Artemisinin was discovered in 1972 by Chinese scientist Tu Youyou, who isolated it from the sweet wormwood plant, Artemisia annua, after following a low temperature extraction hinted at in a fourth century medical text. It works because an endoperoxide bridge in the molecule is activated by iron inside malaria parasites, generating reactive radicals that rapidly kill the parasite. Today, artemisinin is the cornerstone of WHO-recommended artemisinin-based combination therapies for uncomplicated malaria.
What is artemisinin?
Artemisinin, also called qinghaosu, is a natural antimalarial compound from the leaves of Artemisia annua (sweet wormwood). It belongs to a class of sesquiterpene lactones that contain a distinctive endoperoxide bridge, the feature essential to its activity. Clinically, artemisinin is used via faster acting derivatives such as artesunate, artemether, and dihydroartemisinin, which are paired with a longer acting partner drug to form artemisinin-based combination therapies, or ACTs.

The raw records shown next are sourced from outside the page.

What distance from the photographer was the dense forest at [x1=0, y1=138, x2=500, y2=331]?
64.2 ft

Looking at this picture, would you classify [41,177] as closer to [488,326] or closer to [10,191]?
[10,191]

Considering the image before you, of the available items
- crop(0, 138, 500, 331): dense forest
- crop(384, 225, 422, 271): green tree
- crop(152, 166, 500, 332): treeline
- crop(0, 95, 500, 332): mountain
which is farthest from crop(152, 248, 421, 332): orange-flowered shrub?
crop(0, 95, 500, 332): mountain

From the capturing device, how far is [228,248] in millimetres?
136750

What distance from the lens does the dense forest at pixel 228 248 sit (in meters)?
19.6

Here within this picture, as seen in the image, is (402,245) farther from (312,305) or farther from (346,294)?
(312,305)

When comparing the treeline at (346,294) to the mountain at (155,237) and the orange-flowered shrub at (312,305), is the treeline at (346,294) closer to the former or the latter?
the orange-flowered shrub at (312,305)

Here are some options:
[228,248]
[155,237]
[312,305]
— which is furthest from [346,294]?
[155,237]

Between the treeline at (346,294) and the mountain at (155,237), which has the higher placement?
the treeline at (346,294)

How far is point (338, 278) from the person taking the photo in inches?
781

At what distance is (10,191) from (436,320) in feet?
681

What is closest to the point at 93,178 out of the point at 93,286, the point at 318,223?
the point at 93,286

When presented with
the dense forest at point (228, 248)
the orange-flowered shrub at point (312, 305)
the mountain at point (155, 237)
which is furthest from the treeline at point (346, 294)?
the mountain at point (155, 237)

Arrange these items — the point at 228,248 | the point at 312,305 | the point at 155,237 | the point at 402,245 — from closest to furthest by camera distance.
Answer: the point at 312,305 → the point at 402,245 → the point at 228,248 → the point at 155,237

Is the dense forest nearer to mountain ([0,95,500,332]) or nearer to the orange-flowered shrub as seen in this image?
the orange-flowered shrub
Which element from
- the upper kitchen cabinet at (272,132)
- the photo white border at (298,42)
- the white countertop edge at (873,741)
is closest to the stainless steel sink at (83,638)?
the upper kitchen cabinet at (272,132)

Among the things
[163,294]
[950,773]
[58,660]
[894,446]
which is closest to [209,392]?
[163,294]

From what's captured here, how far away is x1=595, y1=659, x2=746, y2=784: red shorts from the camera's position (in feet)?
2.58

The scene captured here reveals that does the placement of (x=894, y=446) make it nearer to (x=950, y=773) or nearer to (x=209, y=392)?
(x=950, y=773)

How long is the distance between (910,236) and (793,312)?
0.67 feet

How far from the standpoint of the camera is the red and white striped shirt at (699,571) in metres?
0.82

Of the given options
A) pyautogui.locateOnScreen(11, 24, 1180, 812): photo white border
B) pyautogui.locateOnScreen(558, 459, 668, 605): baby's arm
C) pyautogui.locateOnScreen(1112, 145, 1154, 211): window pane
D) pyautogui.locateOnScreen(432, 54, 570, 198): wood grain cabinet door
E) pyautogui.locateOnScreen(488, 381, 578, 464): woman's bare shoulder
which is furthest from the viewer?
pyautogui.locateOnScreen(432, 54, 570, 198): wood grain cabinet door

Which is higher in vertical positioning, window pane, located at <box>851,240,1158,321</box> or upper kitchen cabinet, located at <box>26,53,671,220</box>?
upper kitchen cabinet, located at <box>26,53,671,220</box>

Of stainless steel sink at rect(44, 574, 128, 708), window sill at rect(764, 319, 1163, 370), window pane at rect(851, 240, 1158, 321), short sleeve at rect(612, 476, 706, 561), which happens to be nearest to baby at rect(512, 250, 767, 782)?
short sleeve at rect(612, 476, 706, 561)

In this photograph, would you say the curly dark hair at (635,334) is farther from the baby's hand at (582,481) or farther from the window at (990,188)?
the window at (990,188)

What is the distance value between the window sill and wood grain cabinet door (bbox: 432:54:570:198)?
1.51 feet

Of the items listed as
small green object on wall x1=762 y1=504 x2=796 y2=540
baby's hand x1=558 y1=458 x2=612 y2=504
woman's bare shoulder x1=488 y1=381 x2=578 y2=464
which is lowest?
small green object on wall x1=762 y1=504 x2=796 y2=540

WHO recommends ACTs as the first line treatment for uncomplicated Plasmodium falciparum malaria in all endemic regions (WHO Malaria Guidelines).
How was artemisinin discovered?
In the late 1960s, chloroquine resistance was spreading and a China-wide effort, Project 523, was launched to find new antimalarials. Tu Youyou led a team assigned to examine traditional remedies. A line in the fourth century handbook by Ge Hong, Emergency Prescriptions Kept Up One’s Sleeve, advised soaking fresh qinghao in cold water and wringing out the juice for fever. This suggested heat could destroy the active principle.
Tu’s team switched from hot extraction to low temperature solvents, notably ether, which boils at a lower temperature, and in 1972 isolated a potent antimalarial they named qinghaosu, later known internationally as artemisinin. Early safety checks included Tu and colleagues taking the extract themselves before small patient studies, followed by broader trials within the government program. The work was declassified and shared internationally in the late 1970s and 1980s, and artemisinin and its derivatives eventually transformed malaria treatment (Nobel Prize press release, 2015; Tu Youyou Nobel Lecture).
Tu summarized the breakthrough as “a gift from traditional Chinese medicine to the world,” acknowledging both textual clues and modern pharmacology in the discovery (Nobel Lecture).
How does artemisinin work?
Artemisinin contains an endoperoxide bridge that is cleaved when it encounters ferrous iron, abundant in the parasite’s digestive vacuole where hemoglobin is broken down. Cleavage generates short lived radicals that alkylate and damage essential parasite proteins and membranes, rapidly reducing parasite biomass. This fast action is especially effective against early ring stage parasites and helps relieve symptoms quickly.
Because artemisinin is cleared from the body within hours, it is combined with a longer acting partner drug, for example lumefantrine or piperaquine, to eliminate remaining parasites and reduce the risk of resistance (Medicines for Malaria Venture).
Why is artemisinin important?
The shift to ACTs in the early 2000s coincided with major gains in malaria control. Rapid parasite clearance, high efficacy against drug resistant P. falciparum, and good tolerability made ACTs the global standard. Intravenous artesunate replaced quinine for severe malaria because it lowers mortality more reliably when given promptly, based on randomized trials and policy updates from WHO and national programs (CDC malaria treatment; WHO Malaria Guidelines).
What are artemisinin-based combination therapies?
Common ACTs pair a fast acting artemisinin derivative with a long acting partner:
- Artemether–lumefantrine, widely used and dosed twice daily for three days.
- Artesunate–amodiaquine, a once daily three day regimen in many African countries.
- Dihydroartemisinin–piperaquine, once daily for three days, useful in some regions.
Choice depends on local resistance patterns, age and weight, and coexisting conditions. Monotherapy with an artemisinin derivative is discouraged because it increases the risk of resistance development (WHO guidelines).
What are the limitations and resistance issues?
Artemisinin’s short half life means it must be combined with an effective partner drug and taken for the full three day course. Side effects are usually mild, for example nausea or dizziness. For pregnancy, WHO recommends ACTs in the second and third trimesters, and allows their use in the first trimester when benefits outweigh risks, based on growing safety data.
Partial artemisinin resistance, characterized clinically by delayed parasite clearance, has emerged in the Greater Mekong Subregion and has been detected in parts of Africa. It is linked to mutations in the parasite’s kelch13 gene. ACTs remain effective in most settings, but vigilance, quality assured medicines, and appropriate partner drug selection are critical, and some programs are evaluating triple ACTs to safeguard efficacy (WHO resistance updates).
How is artemisinin supplied today?
Most artemisinin is extracted from cultivated A. annua, with supply buffered by semisynthetic routes that convert engineered yeast derived artemisinic acid to artemisinin, developed to stabilize availability and pricing (Nature, engineered yeast production).